#### Document extract
»»

Fundamentals of ML Flashcards
What is ML?
- teach a computer model to make predictions and draw conclusions from data
- building computer systems that learn from data
- ML algorithms are trained to find relationships and patterns in data
- intersection of Data Science and Software Engineering
- Data Scientist: explore and prepare data, train ML model
- Software Engineer: integrate models in applications
ML as a function
- A ML model is a software application that encapsulates a function to calculate an output value based on one or more input values
- Training = defining functions
- Inferencing = predict new values
Steps of Training and Inference
- Data = past observations
- x = observed attributes / features
- y = known value of prediction / label
- x can be a vector of multiple features - Algorithm is applied to determine relationship between x and y
- Result of algorithm is a model that encapsulates a calculation on x to calculate y
- calculation is a function y = f(x) - Trained model can be used for inference
- predictions are ŷ (y-hat)
- rained models are used to draw conclusions from new data
Types of ML
- Supervised ML
a) Regression
b) Classification
ba) binary classification
bb) multiclass classification - Unsupervised ML
a) Clustering
Supervised ML
Training data with known features and values (= labeled dataset)

««

#### Material supplied
»»

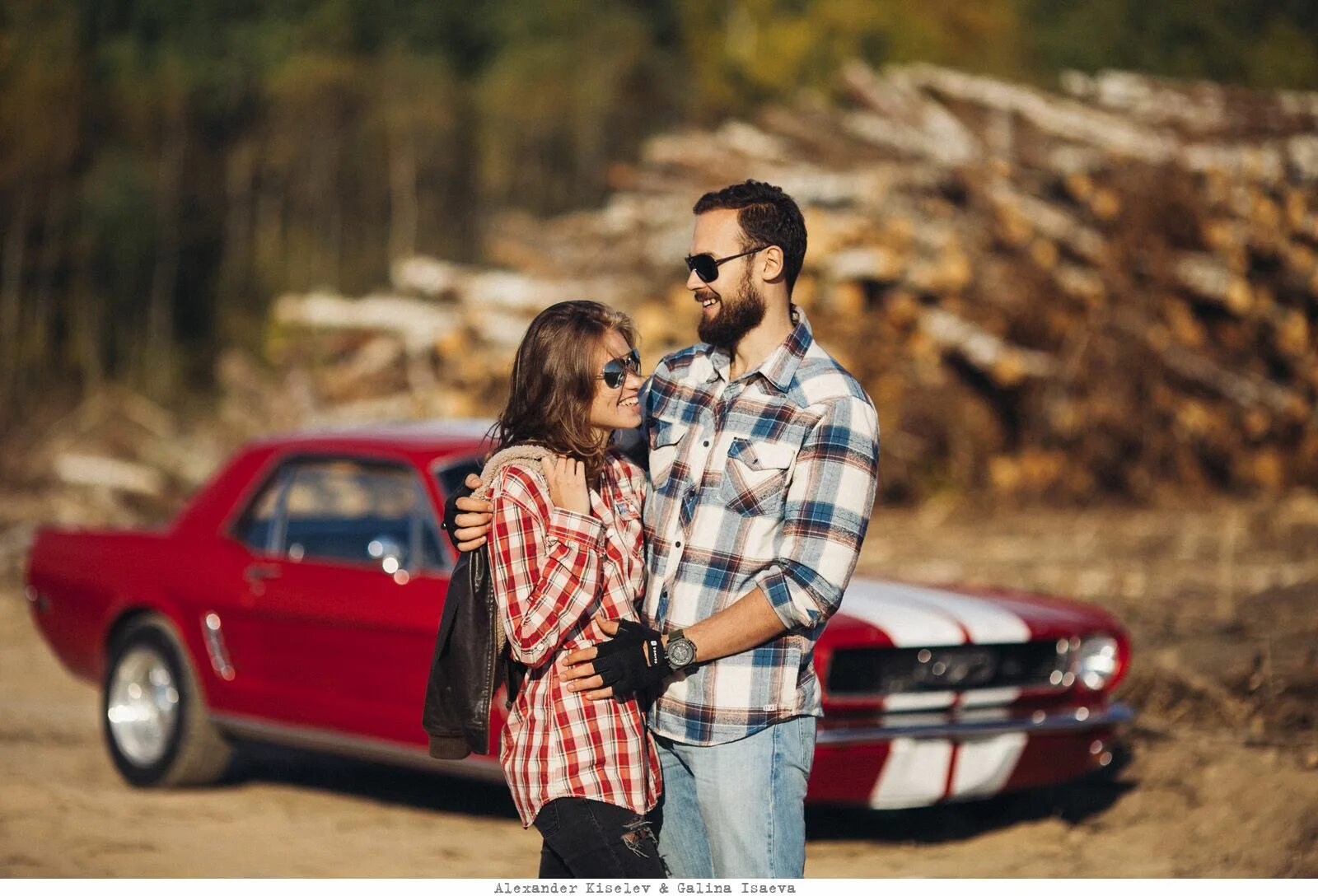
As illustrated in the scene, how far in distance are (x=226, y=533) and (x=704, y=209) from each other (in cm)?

««
»»

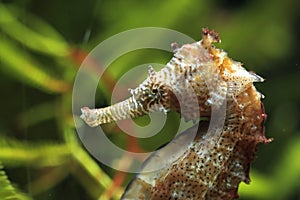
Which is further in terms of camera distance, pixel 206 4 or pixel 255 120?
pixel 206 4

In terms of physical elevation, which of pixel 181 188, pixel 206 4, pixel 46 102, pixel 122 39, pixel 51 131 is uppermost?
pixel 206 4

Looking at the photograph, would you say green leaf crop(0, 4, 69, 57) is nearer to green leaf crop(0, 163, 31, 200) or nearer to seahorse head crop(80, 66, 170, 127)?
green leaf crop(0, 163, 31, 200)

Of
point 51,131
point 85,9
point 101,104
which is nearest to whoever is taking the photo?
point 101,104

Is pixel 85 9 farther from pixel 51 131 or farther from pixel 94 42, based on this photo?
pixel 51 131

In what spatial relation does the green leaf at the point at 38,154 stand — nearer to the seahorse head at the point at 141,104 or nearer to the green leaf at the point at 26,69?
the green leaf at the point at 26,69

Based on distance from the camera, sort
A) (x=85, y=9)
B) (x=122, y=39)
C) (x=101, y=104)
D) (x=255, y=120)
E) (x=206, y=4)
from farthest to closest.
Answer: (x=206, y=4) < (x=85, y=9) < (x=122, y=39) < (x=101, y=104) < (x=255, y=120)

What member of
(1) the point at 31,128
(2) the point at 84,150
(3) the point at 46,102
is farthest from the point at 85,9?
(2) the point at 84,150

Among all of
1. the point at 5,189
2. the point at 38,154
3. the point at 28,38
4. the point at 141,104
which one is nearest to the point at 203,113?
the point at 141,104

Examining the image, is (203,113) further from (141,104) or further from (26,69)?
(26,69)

««

#### What is asked
**1.** Recast the lines of the listing from the line containing "Based on distance from the camera, sort" through the line containing "Answer: (x=206, y=4)", both included, as a numbered list, omitting any blank lines.
**2.** Continue the machine learning flashcards from the point at which they stop.

#### Final answers
**1.**
1. Based on distance from the camera, sort
2. A) (x=85, y=9)
3. B) (x=122, y=39)
4. C) (x=101, y=104)
5. D) (x=255, y=120)
6. E) (x=206, y=4)
7. from farthest to closest.
8. Answer: (x=206, y=4) < (x=85, y=9) < (x=122, y=39) < (x=101, y=104) < (x=255, y=120)

**2.**
- most common type
- label can be anything from a category label to a real-valued number
- model learns a mapping between the input (features) and the output (label) during the training process
- once trained, model can predict the output for new, unseen data
Common Examples for supervised ML
- linear regression for regression problems
- logistic regression for binary classification
- decision trees
- support vector machines for classification problems
Unsupervised ML
Only features no known labels (= unlabeled dataset)
- Model finds patterns and relationships between features
Common Examples of unsupervised ML
- Clustering (grouping similar data points together)
- Dimensionality reduction (reducing the number of random variables under consideration by obtaining a set of principal variables)
- k-means for clustering problems
- Principal Component Analysis (PCA) for dimensionality reduction problems
Regression
Models are trained to predict numeric label values based on training data that includes both features and known labels
e.g. predicting ice-cream sales (y) based on temperature (x)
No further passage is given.